Through these processes, researchers use control groups that do not receive the vaccine, and they make adjustments in delivery method, dose, and frequency based on the results. At each stage, the FDA says, “if data raise significant concerns about either safety or effectiveness,” the agency might request more information or another round of studies — or halt the studies.
“If we aren’t deliberate and careful, we could harm people. We have to remember that.”
Gregory A. Poland, MD
Mayo Clinic
“All that has to happen is one significant harmful side effect and you have to start over,” Poland says.
After completion of all three phases, companies apply to the FDA for a license to market and publicly administer the vaccine. Some vaccines undergo a fourth phase to study effects while the vaccine is being publicly administered — a process that can involve thousands of people over several years.
Overall, notes Jones, of Harvard, “The risks of vaccines are lower now than in the past because production is much better than it used to be.”
Can it happen faster?
Efforts are underway to accelerate the process to fight COVID-19.
The National Institutes of Health (NIH) launched a Phase I trial on March 16 with 45 human volunteers using a messenger RNA vaccine that did not go through a full round of animal testing first. The NIH said scientists “were able to quickly develop” the vaccine by adapting ongoing research into a vaccine for “related coronaviruses” that had been subject to animal testing. The NIH estimates that Phase I could last about 14 months.
Particularly telling is the project’s mix of public and private partners: The NIH says the development, study, and manufacturing of the vaccine involves its National Institute of Allergy and Infectious Disease, the biotech firm Moderna, Kaiser Permanente Washington Health Research Institute, and the Coalition for Epidemic Preparedness Innovations (CEPI), a global partnership based in Norway.
Such partnerships are essential.
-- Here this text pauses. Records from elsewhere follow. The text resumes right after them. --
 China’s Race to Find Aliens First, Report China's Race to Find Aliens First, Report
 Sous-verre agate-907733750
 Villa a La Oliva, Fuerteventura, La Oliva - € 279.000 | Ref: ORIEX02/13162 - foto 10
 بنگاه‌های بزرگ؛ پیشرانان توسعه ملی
Because the process from conception to market grows more complicated and expensive at each step, labs usually find government, philanthropic, and business partners to fund the studies, revisions, and approvals, with private companies typically taking on the ultimate manufacturing and distribution. CEPI projects that bringing several COVID-19 vaccines to trial will cost $2 billion.
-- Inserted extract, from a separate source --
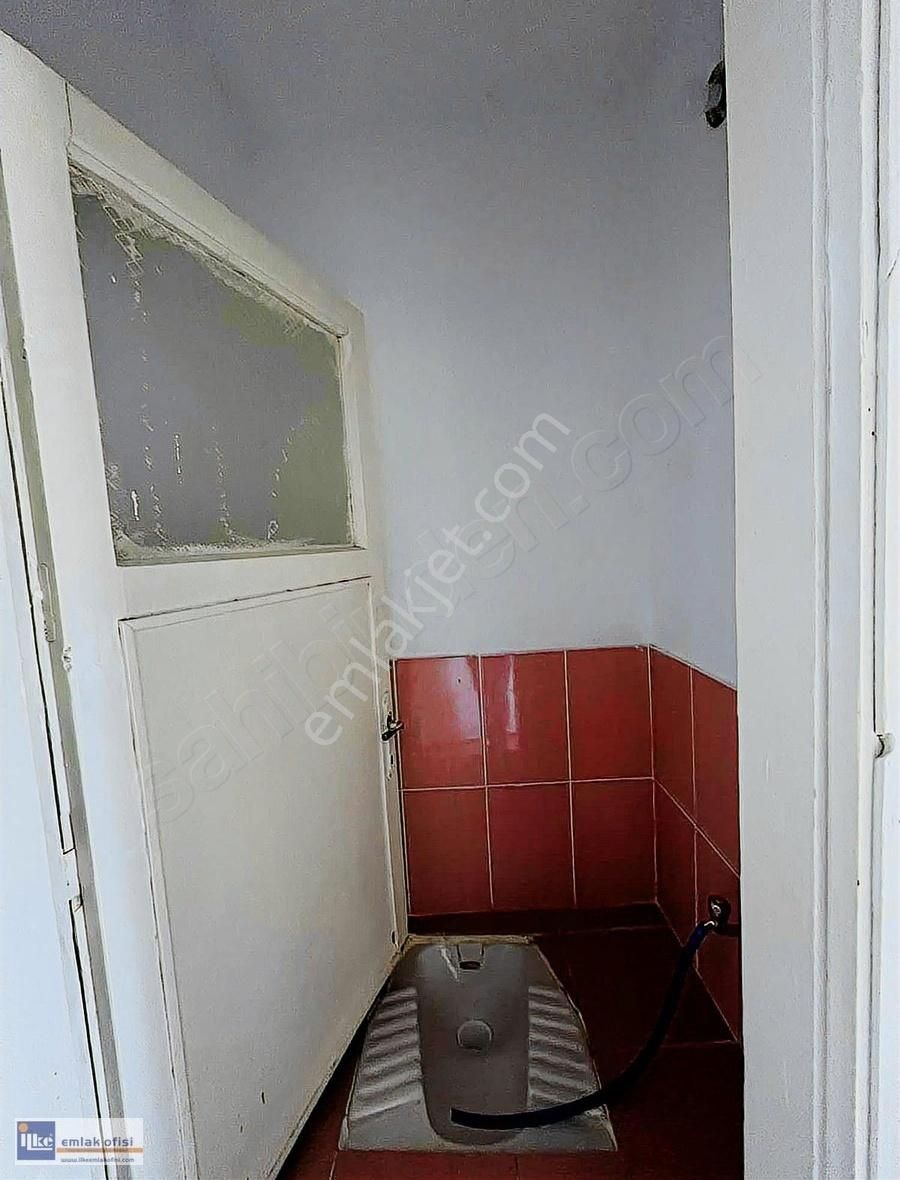 Kuyuluk Mah Satılık 2+1 Daire - Görsel 3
“Vaccine development is a tough space to be in because the risk is high, the timelines are long, and it’s expensive,” says Peter Hotez, MD, dean of Baylor’s National School of Tropical Medicine, who oversees a COVID-19 vaccine project there.
What’s more, private and government labs throughout the United States and in other countries are moving on vaccine development as well — and ultimately, only a few are likely to get through the tests and make it to market. China’s Academy of Military Medical Sciences reports that it started recruiting volunteers for a clinical trial of a vaccine. German companies BioNTech (partnering with Pfizer) and CureVac say they plan to start clinical trials as soon as this month. Sanofi Pasteur of France is researching a vaccine with expert and financial support from the U.S. Department of Health and Human Services.
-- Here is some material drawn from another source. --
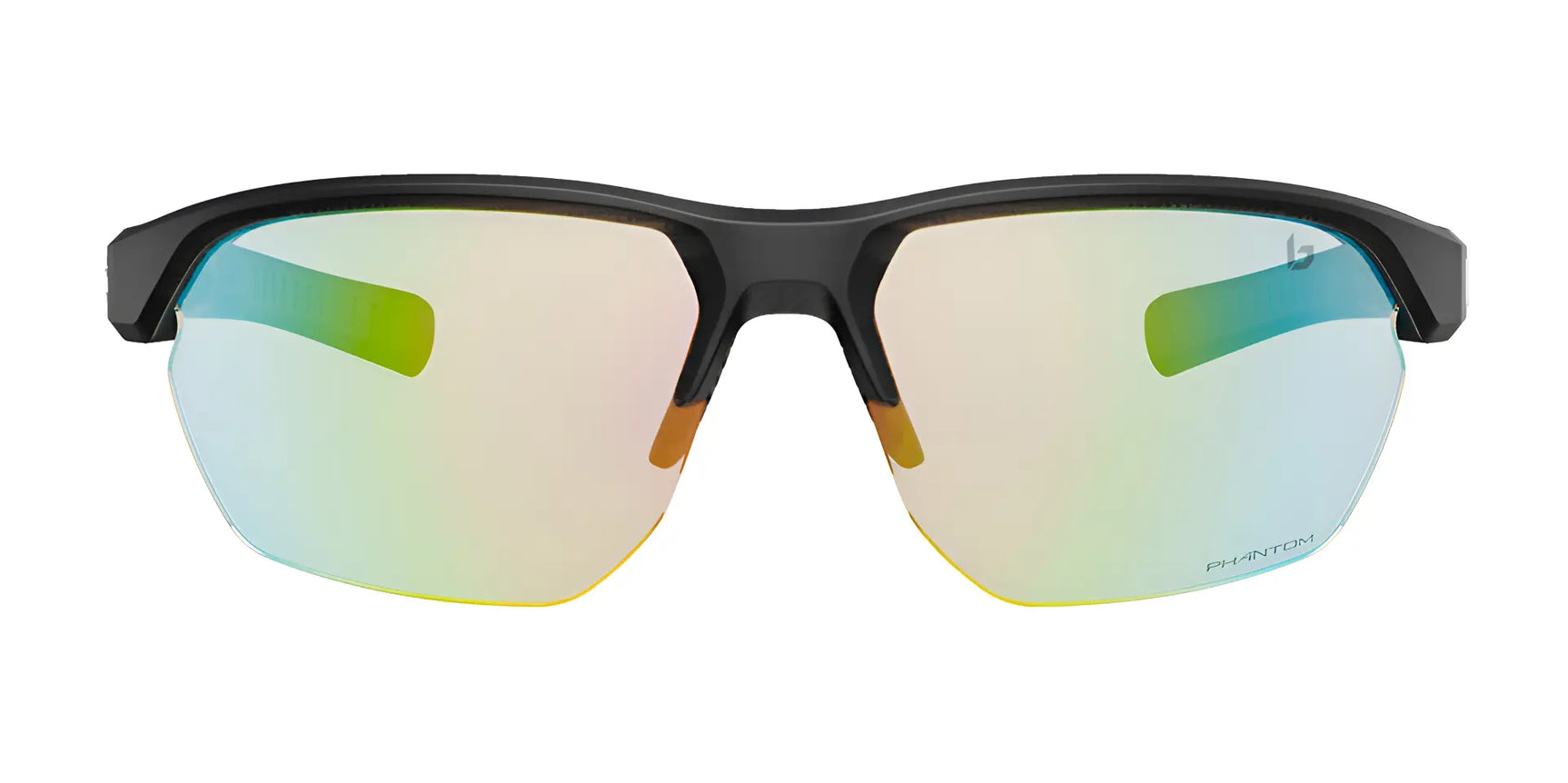 Bolle VICTUS Sunglasses | Size 66 Bolle VICTUS Sunglasses | Size 66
Researchers at university labs say it’s possible to get a novel coronavirus vaccine ready for public deployment within 12 to 24 months from the start of the research, as federal officials project. Still, Hotez says, “That’s an optimistic scenario.”
Researchers hope they can fulfill the projections. “All of us have families, too,” Poland says. “We’re as anxious to see this get done as anybody.
“Yet at the same time, if we aren’t deliberate and careful, we could harm people. We have to remember that.”